И вновь возвращалась.
— Первой мне написала супруга. Выражала беспокойство, что Ладушка чересчур уж загостилась. Мой ответ… пожалуй, был более резок, чем следовало бы.
— Он за ней приехал?
— Приехал, — согласился Евдоким Афанасьевич. — Сперва написал вежливое письмо, напоминая, что ныне он один властен над своей женой, что отвечает за неё перед Богами и Государем.
— А вы?
— Я напомнил ему, что Ладушка ведьма, а стало быть, «Домострой» не под неё писан.
Слово резануло.
Заставило поежиться.
Домострой? По-настоящему? Или…
— И она вольна поступать так, как ей хочется. Знаю, он писал и ей. Сперва, надо полагать, уговаривал. И она выходила расстроенная, то и дело порывалась ехать, но тут же меняла решение. Исчезала в лесу, порой на несколько дней, и возвращалась успокоившись. Но получала новые письма…
Евдоким Афанасьевич покачал головой.
— Получал и я. От супруги, что взывала к моему разуму, обвиняла в черствости, во… многом. Признаюсь, эта женщина, которую я некогда любил, в конце концов, вывела меня из равновесия. И отвечал я довольно-таки резко, а заодно уж напомнил, что вполне способен не только содержание её урезать, но и вовсе призвать к себе. Ибо жена да пребудет при муже своем.

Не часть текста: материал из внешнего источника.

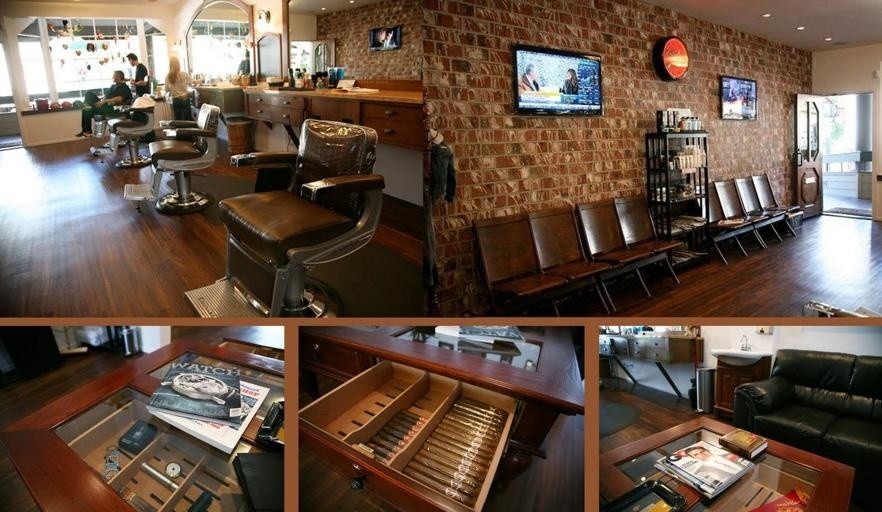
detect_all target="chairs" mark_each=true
[79,81,224,217]
[684,171,806,267]
[465,191,688,317]
[181,114,389,319]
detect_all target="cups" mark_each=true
[328,67,345,88]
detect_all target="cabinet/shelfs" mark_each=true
[197,87,245,113]
[245,88,306,126]
[710,347,774,426]
[310,95,359,130]
[296,325,585,511]
[642,128,714,278]
[627,334,702,366]
[361,99,427,151]
[598,331,630,362]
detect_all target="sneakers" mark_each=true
[74,131,93,138]
[77,102,94,112]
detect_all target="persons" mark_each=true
[383,31,396,49]
[371,30,386,49]
[521,63,541,93]
[558,69,580,98]
[164,57,203,120]
[75,70,134,139]
[237,50,250,76]
[728,86,740,102]
[126,53,153,99]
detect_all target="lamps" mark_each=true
[257,9,270,25]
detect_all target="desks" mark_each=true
[596,416,856,512]
[1,323,287,512]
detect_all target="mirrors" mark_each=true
[279,0,422,82]
[180,0,253,87]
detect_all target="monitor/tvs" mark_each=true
[513,43,604,118]
[368,25,401,51]
[719,73,758,121]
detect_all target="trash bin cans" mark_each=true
[225,116,253,155]
[120,328,139,357]
[695,368,715,414]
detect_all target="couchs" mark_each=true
[731,347,882,512]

Голос его гулкий наполнил комнату.
— Писала мне и Береника. Она была умнее. Уговаривала помириться с князем, который Государю родным племянником приходился. Мол, Ладушка по молодости чудит, что не дело потакать ей в её глупостях, что когда родятся дети, тогда-то и забудет она обо всем, кроме семьи. Муж её любит, а что еще надо? И потому следует проявить строгость для её же благо.
— Но вы не проявили?
— Любовь… — Евдоким Афанасьевич смутился. Ему-то, такому серьезному мужчине, о любви говорить было как-то не с руки. Он и за бороду себя дернул, ущипнул меховой рукав шубы, но продолжил. — Любовь бывает разной. Одна дает крылья. Другая их ломает. Любовью изуродовать можно куда сильнее, чем ненавистью, ибо она сама уже полагает, будто бы тот, кто любит, не причинит вреда.
Причинит.
И не то чтобы Стася на собственном опыте знала. Опыта-то у нее никакого, но вот…
— Егорьев появился на излете осени. Прибыл без предупреждения, верно, опасаясь, что я спрячу Ладушку, отошлю её… может, так бы оно и вышло, ибо земля, повторюсь, наша была. Да, я мог бы скрыть Ладушку так, что ни он, ни вся Гильдия мажеская с Ковеном вместе не сыскали бы.
— Но не стали?
— Не стал. Не ради него или их, но ради самой Лады. Что это за жизнь, когда прятаться надо? Нет, я иного желал.
Евдоким Афанасьевич прошелся по комнате, постукивая посохом, и на каждый удар дом отзывался, вздрагивая каменным телом своим.
— Он полагал себя сильным, позабывши, что Волковы из тех, из старых родов, которые Государя и кровь его приняли, ибо видели это правильным для всей земли беловодской, а не склонились перед силой его, — и вновь же голос его гудел колоколом. — Мальчишка. Наглец. Уверенный, что все-то в его власти… здесь, пожалуй, он впервые понял, что не так уж он и велик.